Gillett parade will be a family celebration

Children and grandchildren will join Diane Rivard to remember Stuart
By: 
Warren Bluhm
Editor-in-chief

Diane Rivard says it will be a bittersweet July 4 parade through downtown Gillett this year.

She and her husband, Stuart, were selected to ride in a horse-drawn carriage as parade grand marshals in recognition of the couple’s long history of service to the community.

Stuart Rivard died April 13 after a long struggle with myelodysplastic syndrome, a rare blood condition.

Diane Rivard thought that would be the end of the marshal duty.

“I just thought that they’d pick someone else, and they said, ‘No, we’re honoring you both,’” she said. “I said, ‘Well, OK, but I’m not riding by myself.”

The Gillett Civic Club made arrangements for a 12-seat carriage, and it looks like the whole family will be riding in the parade, including the Rivards’ three grown children and seven grandchildren.

“They all plan on being here,” Diane Rivard said.

Stuart Rivard began teaching at Washington Middle School in Oconto Falls in 1973. There he met another young new teacher, Diane Hougaard, and they hit it off. They were married Aug. 10, 1974.

Stuart Rivard moved into agriculture for a few years as a farmer and seed salesman, but he came to realize education was his true passion. He returned to the classroom in Gillett in the mid 1980s, teaching junior high school literature, then moving on to become a reading specialist, elementary school principal and eventually superintendent of schools.

He is probably one of the only school superintendents who held a side job as a bartender, working nights and weekends at Patenaude’s Supper Club for many years.

“Jim Patenaude and Stu were like this,” Diane Rivard said, wrapping her fingers together. “They worked really well together.”

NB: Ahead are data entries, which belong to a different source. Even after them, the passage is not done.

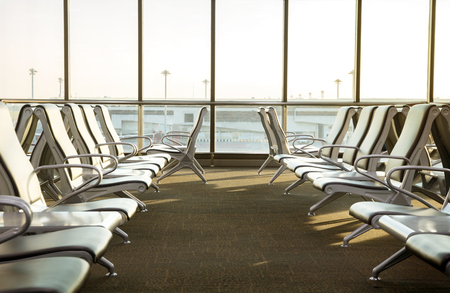 contemporary lounge with seats in the airport during sun set or sun rise time, worm tone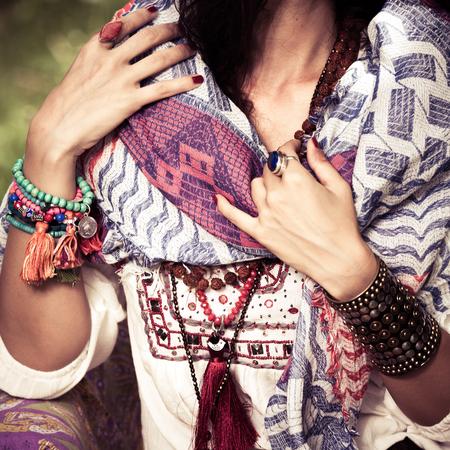 Nahaufnahme der Frau in Kleidung und Schmuck im Boho-Stil, Armbänder, Halskette und Ringe im Freien Sommertag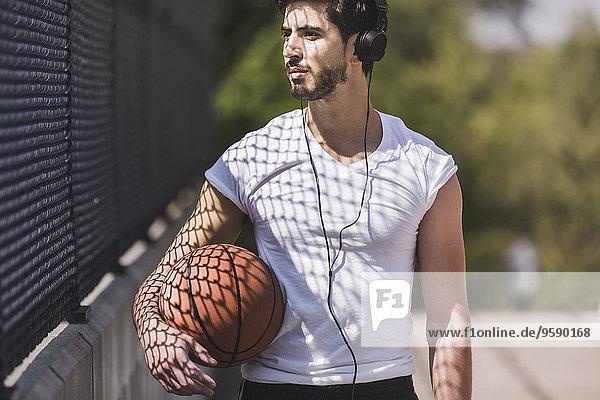 Junger Basketballspieler  der über die Fußgängerbrücke läuft und Kopfhörer hört. Junger Basketballspieler, der über die Fußgängerbrücke läuft und Kopfhörer hört.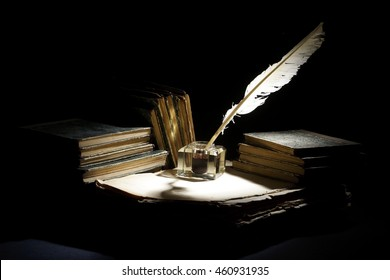 Vintage concept. Old fountain pen, books and inkwell on a black background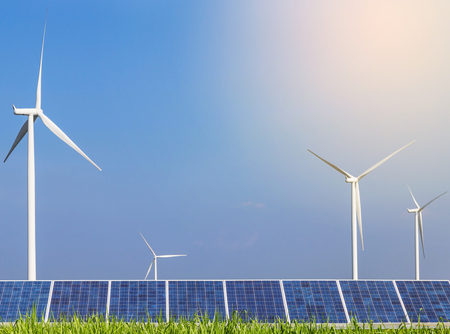 generating station: solar photovoltaics  panel and wind turbines generating electricity in solar power station Stock Photo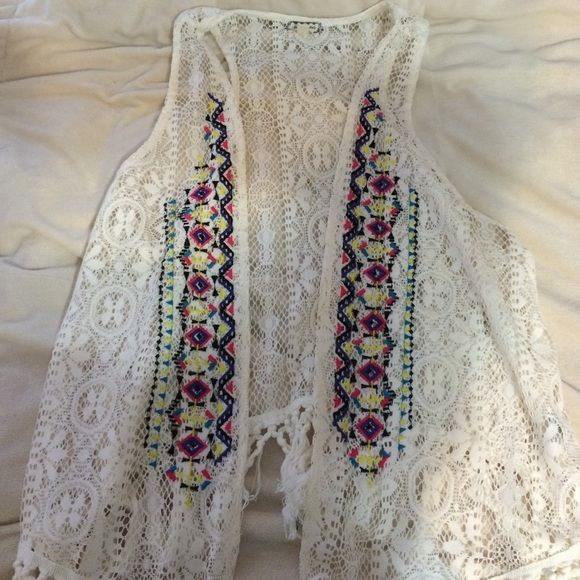 Sleeveless cardigan Sleeveless creme colored crotchet cardigan. With colorful tribal detail on the front. Super cute and easy to wear Sweaters Cardigans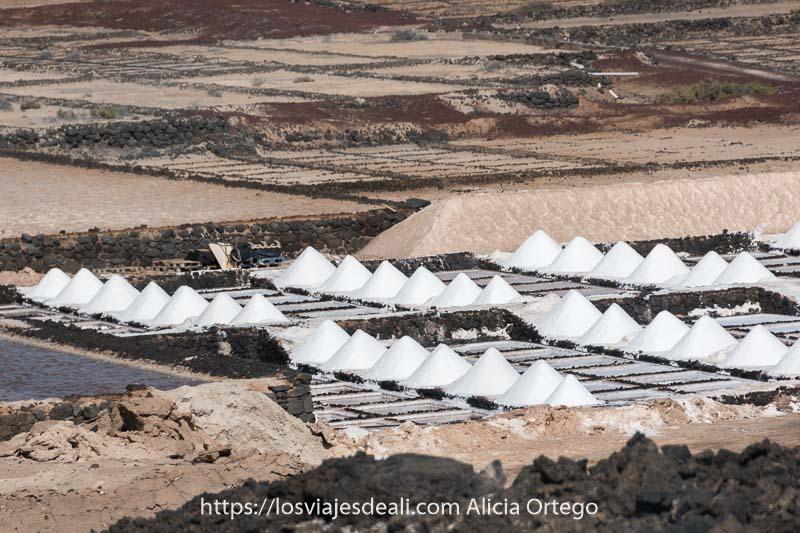 lugares que ver en Lanzarote las salinas de janubio con montones de sal en forma de pequeñas pirámides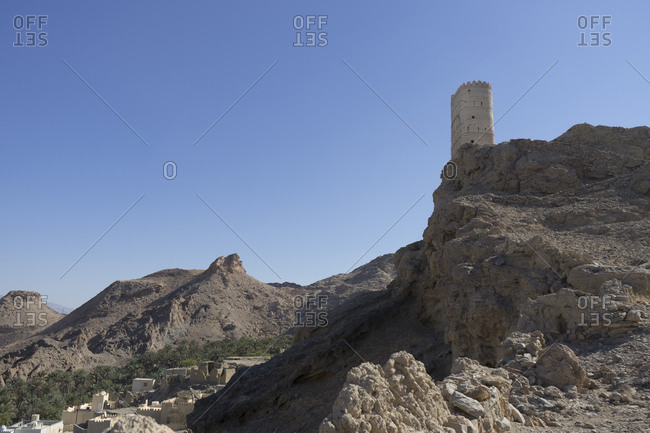 Dramatically situated old watchtower atop a hill south of Muscat, Oman
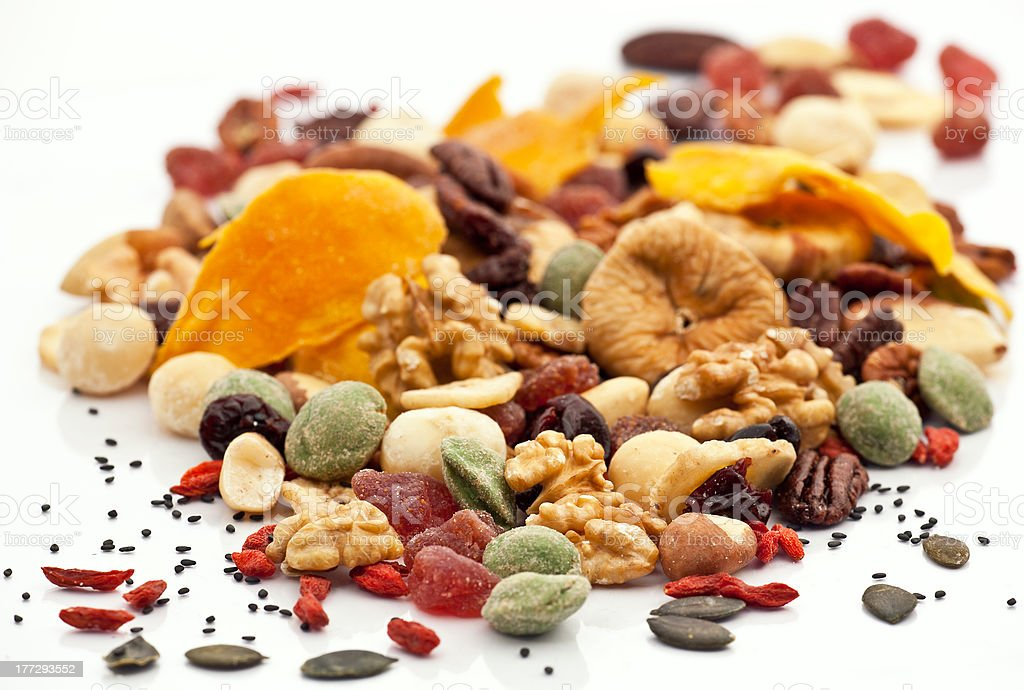Mixed nuts and dry fruits over white background stock photo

Diane Rivard, meanwhile, took some time off to raise the young children, but came back to work at CESA 8. She worked across the region teaching adaptive physical education to kids with special needs, including students in Gillett, Oconto Falls and Menominee Nation among other schools.

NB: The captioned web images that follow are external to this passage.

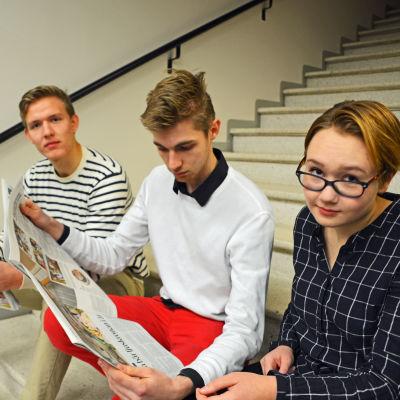 Gymnasieeleverna Fabian Tillander, Kristofer Söderström och Pinja Karlqvist läser tidningen Östnyland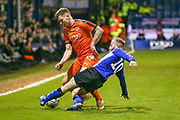 Sheffield Wednesday midfielder Barry Bannan (10) tackles Luton Town forward James Collins (19) during the The FA Cup 3rd round replay match between Luton Town and Sheffield Wednesday at Kenilworth Road, Luton, England on 15 January 2019.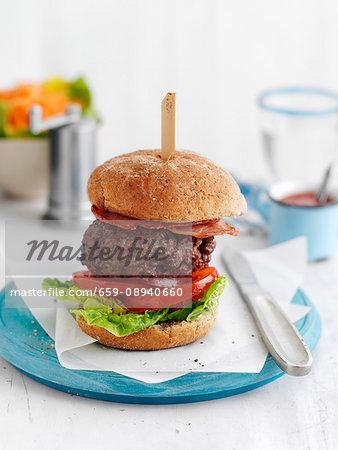 A BLT burger on a blue plate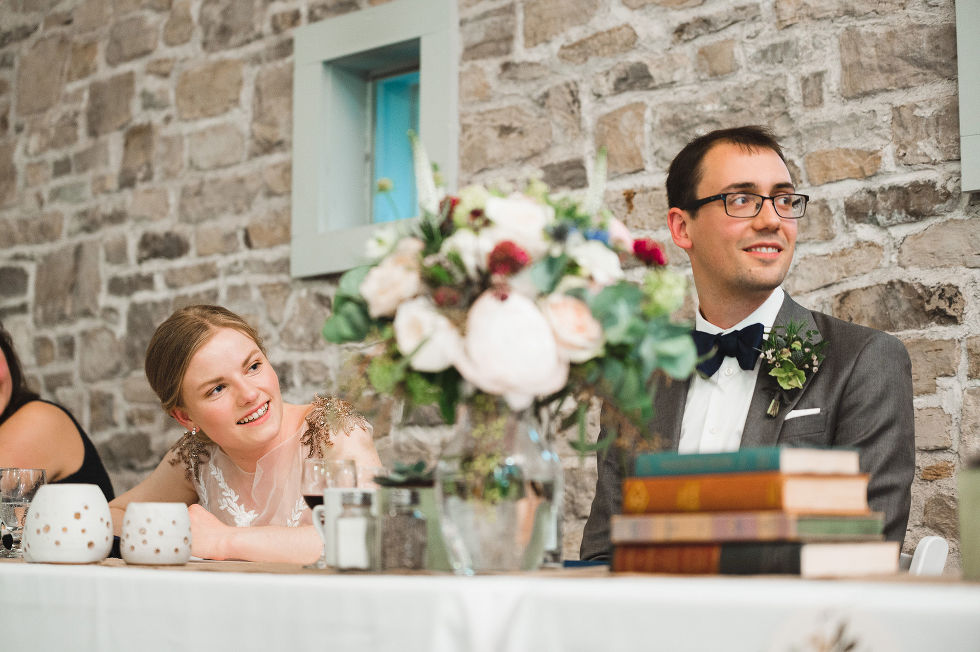 bride and groom smiling at their head table in front of old stone wall with books and flowers on the table in front of them during speeches at their wedding at Ruthven National Historic Site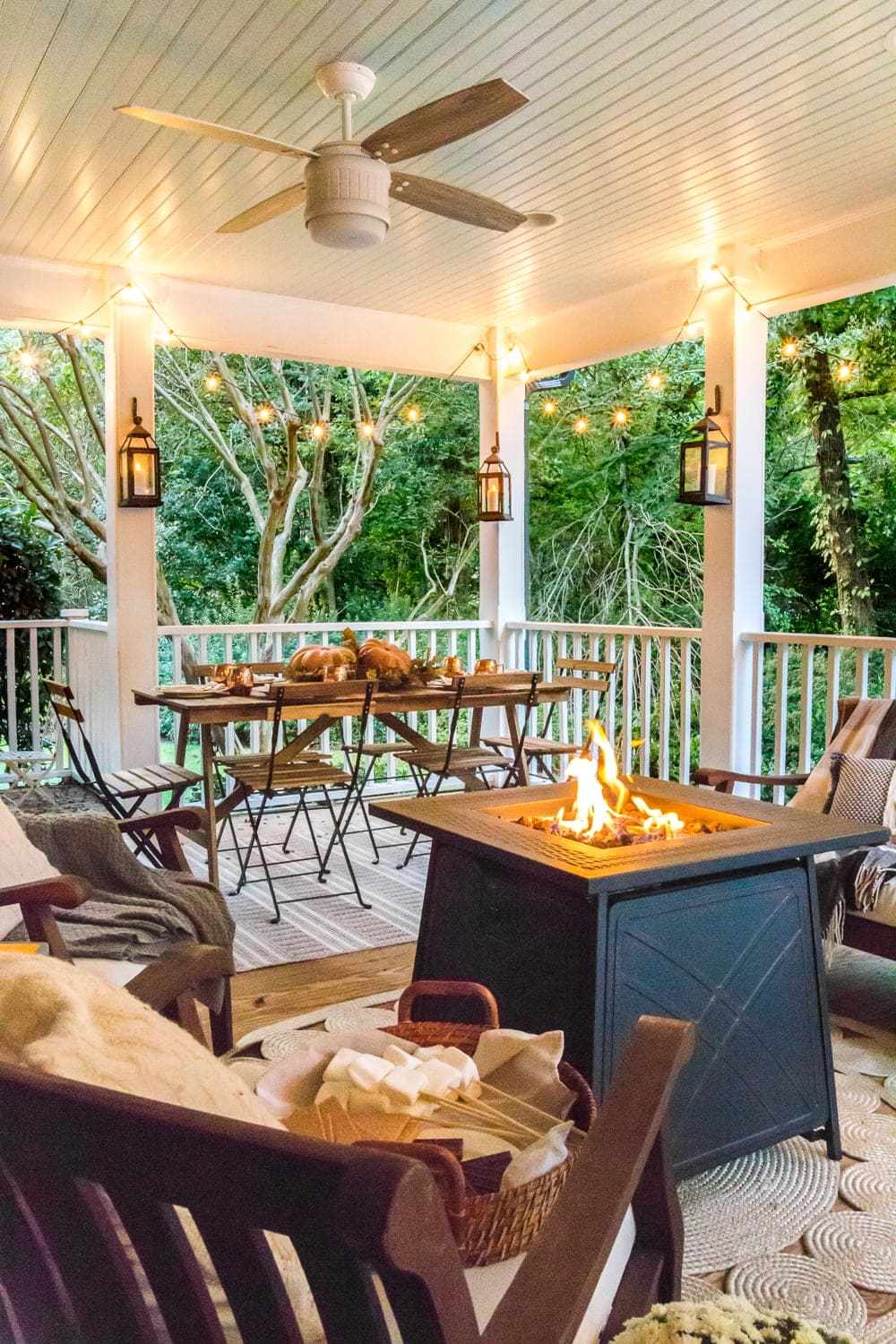 cozy fall porch with lanterns, string lights, and fire pit
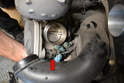 Disconnect the wiring harness by squeezing the tab and pulling it straight back off the throttle body (red arrow).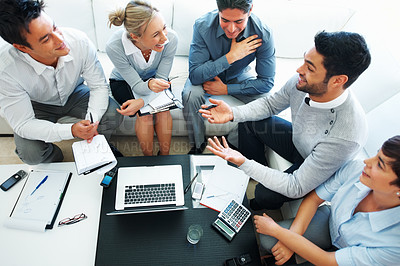 Buy stock photo High angle view of male executive and his colleagues discussing with laptop and documents on table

That work led her to see a need for a special event for those children, and she was instrumental in establishing the Victory Olympics, an annual program for students in kindergarten through age 21 that ran for 26 years.

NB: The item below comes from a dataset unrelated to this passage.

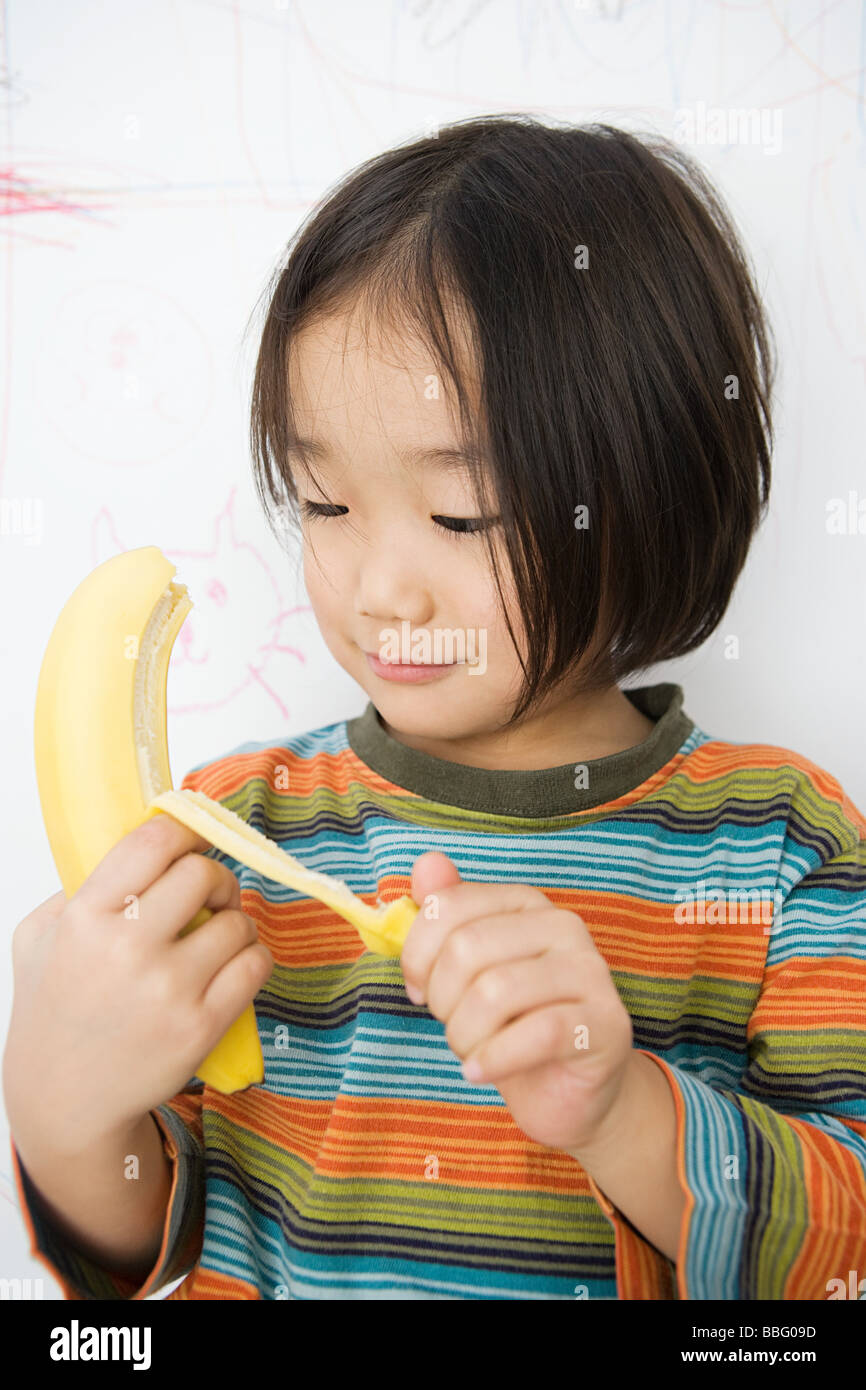 A boy peeling a banana - Stock Image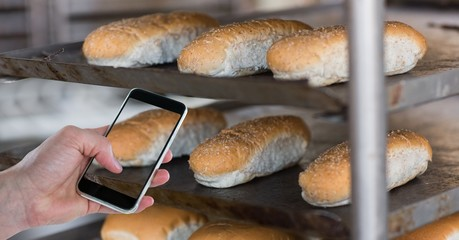 Hand taking picture of breads through smart phone at bakery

The first Victory Olympics drew 60 participants at the Gillett High School track, but the concept grew to the point where the event was moved to Zippel Park. The final Victory Olympics about six years ago featured 450 participants, Rivard said.

“We had lots of community support. It was entirely funded by donations,” she said. “It got to the point where I’d call and say, ‘Hi, this is Diane,’ and right away they’d say, ‘Yep, put me down for the same amount this year.’”

Stuart was active in the Gillett Civic Club and especially the Fourth of July Committee, serving as treasurer of the annual celebration for many years. The couple were active pickleball players and members of Our Redeemer’s Lutheran Church in Suring, where she helps with the gardening.

The Rivard family will ride near the front of the parade, which kicks off from the school at 2 p.m. July 4 and wends its way through downtown Gillett.

It’s part of the annual two-day celebration of Independence Day that the Civic Club has sponsored for many years. Events and activities are scheduled 4 p.m. to midnight July 3 and 9 a.m. to midnight July 4.

Grandstand entertainment includes a truck pull at 7 p.m. July 3, horse pull at 10 a.m. July 4, and antique tractor pull at 5 p.m. July 4.

Four acts are scheduled on the music stage, starting with a lawn chair concert featuring Back When at 4 p.m. July 3. Outlaw Junkies are scheduled to perform at 7 p.m. July 3, Back When and Scott and Company at 3 p.m. July 4, and Rapid Transit starting at 8 p.m. July 4.

An antique car and truck show is planned from 9 a.m. July 4 until after the parade, and a fireworks display brings the celebration to a close at dusk July 4.